Personal information
- Full name: Gustavo Martin Emilio Hamer
- Date of birth: 24 June 1997 (age 29)
- Place of birth: Itajaí, Brazil
- Height: 5 ft 7 in (1.70 m)
- Position: Attacking midfielder

Team information
- Current team: Coventry City
- Number: 38

Youth career
- 2011–2016: Feyenoord

Senior career*
- Years: Team / Apps / (Gls)
- 2016–2018: Feyenoord / 2 / (0)
- 2017–2018: → Dordrecht (loan) / 34 / (3)
- 2018–2020: PEC Zwolle / 48 / (4)
- 2020–2023: Coventry City / 123 / (17)
- 2023–2026: Sheffield United / 114 / (18)
- 2026–: Coventry City / 2 / (0)

International career^{‡}
- 2014: Netherlands U18 / 1 / (0)
- 2016: Netherlands U20 / 3 / (0)

= Gustavo Hamer =

Association football player (born 1997)

Gustavo Martin Emilio Hamer (born 24 June 1997) is a professional footballer who plays as an attacking midfielder for club Coventry City. Born in Brazil, he has represented the Netherlands at youth level.

After moving to the Netherlands as a child, Hamer began his career at Feyenoord where he progressed through the youth system. He made two appearances for the first team before being loaned out to FC Dordrecht for the 2017–18 season.

==Club career==

=== Feyenoord ===
Born in Brazil, Hamer moved to the Netherlands as a child. As a youth player he was rejected by ADO Den Haag before joining Feyenoord's youth academy. He progressed well at Feyenoord, and earned caps for both the Netherlands U18 and U20 sides. Hamer made his professional debut on 2 April 2017 in an Eredivisie match against Ajax, coming on as an 89th-minute substitute in a 2–1 loss. Three days later, on 5 April 2017, he would make his second and what would prove to be last appearance for Feyenoord in an 8–0 win against Go Ahead Eagles.

==== Loan to Dordrecht ====
On 7 August 2017, Eerste Divisie club Dordrecht announced the signing of Hamer on a one-year loan deal. He made 39 appearances in all competitions for Dordrecht as they missed out on promotion after qualifying for the playoffs.

## Information given
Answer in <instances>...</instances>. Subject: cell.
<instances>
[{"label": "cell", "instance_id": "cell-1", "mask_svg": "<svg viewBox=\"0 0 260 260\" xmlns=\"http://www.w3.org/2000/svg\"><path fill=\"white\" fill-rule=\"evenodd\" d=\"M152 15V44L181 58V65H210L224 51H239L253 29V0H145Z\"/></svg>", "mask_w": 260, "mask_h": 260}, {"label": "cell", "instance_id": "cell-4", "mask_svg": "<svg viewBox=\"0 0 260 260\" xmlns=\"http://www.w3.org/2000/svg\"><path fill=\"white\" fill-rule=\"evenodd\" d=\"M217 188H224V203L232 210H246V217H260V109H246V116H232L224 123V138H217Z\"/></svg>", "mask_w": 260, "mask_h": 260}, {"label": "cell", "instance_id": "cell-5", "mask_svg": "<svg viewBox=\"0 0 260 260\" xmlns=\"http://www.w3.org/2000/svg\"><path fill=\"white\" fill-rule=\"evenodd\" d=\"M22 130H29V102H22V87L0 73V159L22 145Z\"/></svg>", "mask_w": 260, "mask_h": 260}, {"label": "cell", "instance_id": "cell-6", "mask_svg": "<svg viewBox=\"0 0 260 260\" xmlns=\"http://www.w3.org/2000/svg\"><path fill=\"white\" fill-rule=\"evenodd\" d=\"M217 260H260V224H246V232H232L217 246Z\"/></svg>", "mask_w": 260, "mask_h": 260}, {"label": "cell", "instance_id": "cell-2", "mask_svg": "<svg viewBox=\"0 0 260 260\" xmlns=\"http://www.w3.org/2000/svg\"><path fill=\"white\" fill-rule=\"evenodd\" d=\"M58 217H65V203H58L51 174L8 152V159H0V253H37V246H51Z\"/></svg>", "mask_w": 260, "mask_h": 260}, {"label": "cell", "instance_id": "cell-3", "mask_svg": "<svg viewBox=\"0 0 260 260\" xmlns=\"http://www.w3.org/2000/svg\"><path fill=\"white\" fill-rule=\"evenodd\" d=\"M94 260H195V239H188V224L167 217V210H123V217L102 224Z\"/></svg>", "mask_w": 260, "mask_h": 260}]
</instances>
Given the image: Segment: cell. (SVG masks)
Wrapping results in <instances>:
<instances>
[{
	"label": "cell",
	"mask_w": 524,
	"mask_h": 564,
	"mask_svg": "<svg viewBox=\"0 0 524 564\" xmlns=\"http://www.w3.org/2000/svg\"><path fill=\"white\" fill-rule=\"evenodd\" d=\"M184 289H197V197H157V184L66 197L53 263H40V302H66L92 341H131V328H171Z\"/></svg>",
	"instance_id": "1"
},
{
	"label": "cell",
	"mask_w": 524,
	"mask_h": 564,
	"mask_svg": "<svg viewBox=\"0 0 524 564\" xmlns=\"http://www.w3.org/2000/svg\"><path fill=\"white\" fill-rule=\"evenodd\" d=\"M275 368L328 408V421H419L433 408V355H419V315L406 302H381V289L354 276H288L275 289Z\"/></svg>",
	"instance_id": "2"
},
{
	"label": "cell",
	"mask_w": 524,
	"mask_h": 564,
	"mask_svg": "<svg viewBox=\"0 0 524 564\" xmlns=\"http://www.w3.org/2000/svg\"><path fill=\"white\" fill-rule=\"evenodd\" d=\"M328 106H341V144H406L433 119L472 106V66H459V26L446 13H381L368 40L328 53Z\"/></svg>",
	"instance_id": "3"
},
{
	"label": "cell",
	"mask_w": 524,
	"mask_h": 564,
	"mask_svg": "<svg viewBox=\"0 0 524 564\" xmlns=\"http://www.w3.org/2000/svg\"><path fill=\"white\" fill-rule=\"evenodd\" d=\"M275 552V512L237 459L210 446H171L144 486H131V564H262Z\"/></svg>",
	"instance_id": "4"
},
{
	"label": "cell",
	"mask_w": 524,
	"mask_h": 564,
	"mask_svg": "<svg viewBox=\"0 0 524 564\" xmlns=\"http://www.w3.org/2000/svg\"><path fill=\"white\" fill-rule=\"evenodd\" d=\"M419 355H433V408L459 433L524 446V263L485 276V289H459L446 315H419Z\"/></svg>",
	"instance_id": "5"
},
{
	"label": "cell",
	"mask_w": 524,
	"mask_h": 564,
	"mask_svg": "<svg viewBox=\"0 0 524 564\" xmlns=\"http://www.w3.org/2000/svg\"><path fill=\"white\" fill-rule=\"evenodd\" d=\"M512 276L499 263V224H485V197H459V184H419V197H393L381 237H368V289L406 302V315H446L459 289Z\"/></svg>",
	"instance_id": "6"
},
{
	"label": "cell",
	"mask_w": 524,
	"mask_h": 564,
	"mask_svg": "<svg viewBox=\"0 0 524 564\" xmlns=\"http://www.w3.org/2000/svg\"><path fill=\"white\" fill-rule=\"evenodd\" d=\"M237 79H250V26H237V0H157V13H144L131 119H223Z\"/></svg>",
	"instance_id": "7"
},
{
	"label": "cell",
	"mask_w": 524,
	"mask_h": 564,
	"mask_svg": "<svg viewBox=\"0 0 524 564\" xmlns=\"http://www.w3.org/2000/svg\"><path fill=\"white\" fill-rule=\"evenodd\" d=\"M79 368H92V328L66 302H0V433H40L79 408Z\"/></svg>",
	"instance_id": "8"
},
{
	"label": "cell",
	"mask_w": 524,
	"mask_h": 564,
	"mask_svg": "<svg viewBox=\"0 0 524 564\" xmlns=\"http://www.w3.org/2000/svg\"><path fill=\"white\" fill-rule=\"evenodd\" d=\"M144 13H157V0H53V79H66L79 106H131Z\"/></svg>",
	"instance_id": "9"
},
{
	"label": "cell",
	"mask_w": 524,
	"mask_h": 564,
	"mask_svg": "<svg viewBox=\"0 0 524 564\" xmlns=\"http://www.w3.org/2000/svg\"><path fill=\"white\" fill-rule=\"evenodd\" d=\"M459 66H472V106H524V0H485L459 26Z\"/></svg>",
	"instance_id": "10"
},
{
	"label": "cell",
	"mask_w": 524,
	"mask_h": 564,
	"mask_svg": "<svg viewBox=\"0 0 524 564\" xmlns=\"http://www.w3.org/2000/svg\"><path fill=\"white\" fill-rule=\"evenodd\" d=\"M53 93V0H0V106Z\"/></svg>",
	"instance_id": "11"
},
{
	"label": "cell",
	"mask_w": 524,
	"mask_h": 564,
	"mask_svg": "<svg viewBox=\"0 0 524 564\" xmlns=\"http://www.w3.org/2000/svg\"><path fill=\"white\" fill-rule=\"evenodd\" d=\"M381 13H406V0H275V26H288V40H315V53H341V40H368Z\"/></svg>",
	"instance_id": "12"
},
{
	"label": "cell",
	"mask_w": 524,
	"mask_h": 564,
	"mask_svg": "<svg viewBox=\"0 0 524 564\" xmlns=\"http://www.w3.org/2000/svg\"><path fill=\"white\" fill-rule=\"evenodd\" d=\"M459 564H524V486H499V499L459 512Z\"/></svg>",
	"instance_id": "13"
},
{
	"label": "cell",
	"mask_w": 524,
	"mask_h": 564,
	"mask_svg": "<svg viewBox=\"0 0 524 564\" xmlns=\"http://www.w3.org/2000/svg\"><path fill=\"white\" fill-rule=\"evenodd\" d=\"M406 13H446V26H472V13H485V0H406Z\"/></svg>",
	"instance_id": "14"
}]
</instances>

## Exercise set
1 - Write out the part of the Gustavo Hamer profile from "- 2023–2026: Sheffield" up to and including "the 2017–18 season.".
2 - Under the heading "Senior career" in the Gustavo Hamer profile, list every team named, giving each team only once.

## Exercise results
1 -
- 2023–2026: Sheffield United / 114 / (18)
- 2026–: Coventry City / 2 / (0)

International career^{‡}
- 2014: Netherlands U18 / 1 / (0)
- 2016: Netherlands U20 / 3 / (0)

= Gustavo Hamer =

Association football player (born 1997)

Gustavo Martin Emilio Hamer (born 24 June 1997) is a professional footballer who plays as an attacking midfielder for club Coventry City. Born in Brazil, he has represented the Netherlands at youth level.

After moving to the Netherlands as a child, Hamer began his career at Feyenoord where he progressed through the youth system. He made two appearances for the first team before being loaned out to FC Dordrecht for the 2017–18 season.

2 -
Feyenoord
Dordrecht
PEC Zwolle
Coventry City
Sheffield United